I started a post about what to give a new mama…and realized after providing a detailed listing of about twenty books that what I really want to do is share some amazing books that have supported and guided my experience with my first baby in his first year of life. Mind you, I am not a ‘baby-person’ nor have I ever really thought about this stuff until I was smack dab IN it. I tend to keep relatives at bay (most of them are more trouble than their worth in my family, so, you know…cost/benefit analysis…) so I had my partner, my gut instinct, and whatever research I could get my hands on to guide me through that first year.
So here it is, in no particular order. My “essentials” reading list for a new mama. I realize this may be way excessive for some mamas, but I am a RESEARCH WHORE and can’t help myself. To be fair, most of these books are available on Kindle and I read them on my phone while the baby sorta kinda slept on and off in my arms or in his car seat next to the bed. It can be tough, (as many of you know) to get back to sleep when you know baby wakes every 90 minutes…so I read these. And despite being in a zombie-like state, it helped me a lot.
-Healthy Sleep Habits, Happy Baby (This is essential reading. Like…go get this damn book if you ever want shuteye again.)
-The New Basics: A-Z Baby and Child Care for the Modern Parent (I particularly enjoy this one because it written by a French doc who tends to use a very laissez-faire approach).
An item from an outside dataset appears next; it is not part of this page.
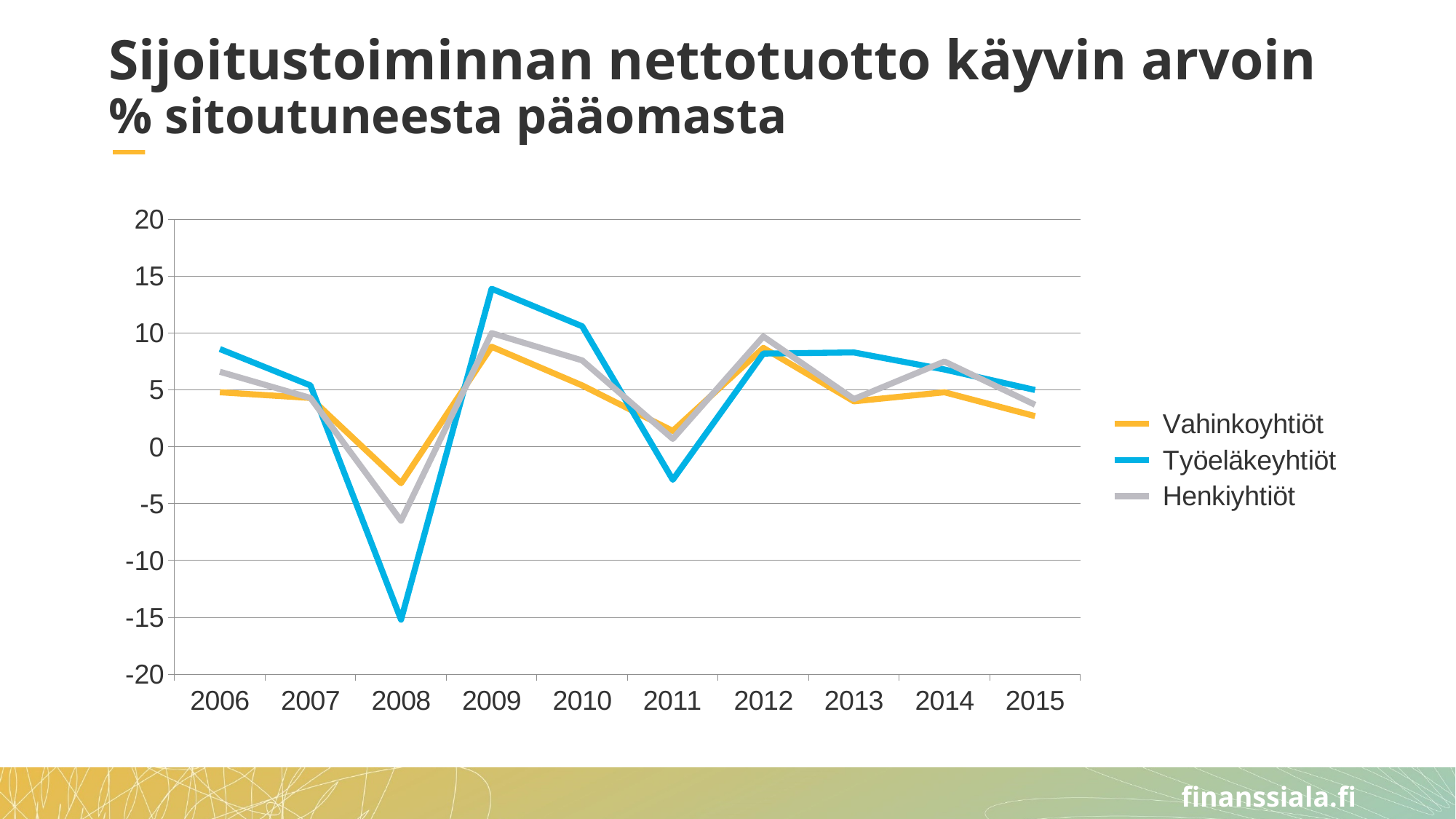
In which year is the value for Työeläkeyhtiöt highest? 2009 What kind of chart is shown on the slide? line chart Is the value for Vahinkoyhtiöt in 2008 greater or less than -5? greater How many series does the legend list? 3 Which series has the lowest value in 2008? Työeläkeyhtiöt Does the value for Vahinkoyhtiöt rise or fall from 2014 to 2015? fall In 2010, which is larger: Työeläkeyhtiöt or Vahinkoyhtiöt? Työeläkeyhtiöt Is the value for Työeläkeyhtiöt in 2009 greater or less than 10? greater In which year is the value for Työeläkeyhtiöt lowest? 2008 Is the value for Työeläkeyhtiöt in 2008 greater or less than -10? less How many years are shown on the x axis? 10 What colour is the line for Henkiyhtiöt? grey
This one I keep in hard copy.
-Balance is a Crock: Sleep is for the Weak (super important for working mothers)
-The Baby Book (Yes, I am into Dr. Sears and Attachment Parenting or ‘AP’ as us crazies like to call it)
-The Womanly Art of Breastfeeding
-The Minimalist’s Guide to Baby’s First Year
-Minimalist Parenting (yes, it is a completely different book and they are both totally worth a read)
-The Breastfeeding Book (more from the Sears family)
-The Attachment Parenting Book (…and yet, more Sears…)
-The Encyclopedia of Infant and Toddler Activities
-Baby’s First Year (written by two docs who are also parents–this one is VERY thorough, but I dig it. I also keep this one in hard copy)
-Bringing Up Bebe (I appreciate the French approach in some ways but in others it is a little too hands-off for me. Good perspective, though.)
I think I had forgotten how important it was/is for me to have these resources in my life, and particularly to validate everything my gut was telling me to do (as was certainly the case with the AP activities like co-sleeping and breastfeeding.) So however you get your validation, however you back up your own intuition with research, I think these are some excellent resources. Happy squinty-eyed middle of the night reading on your phone!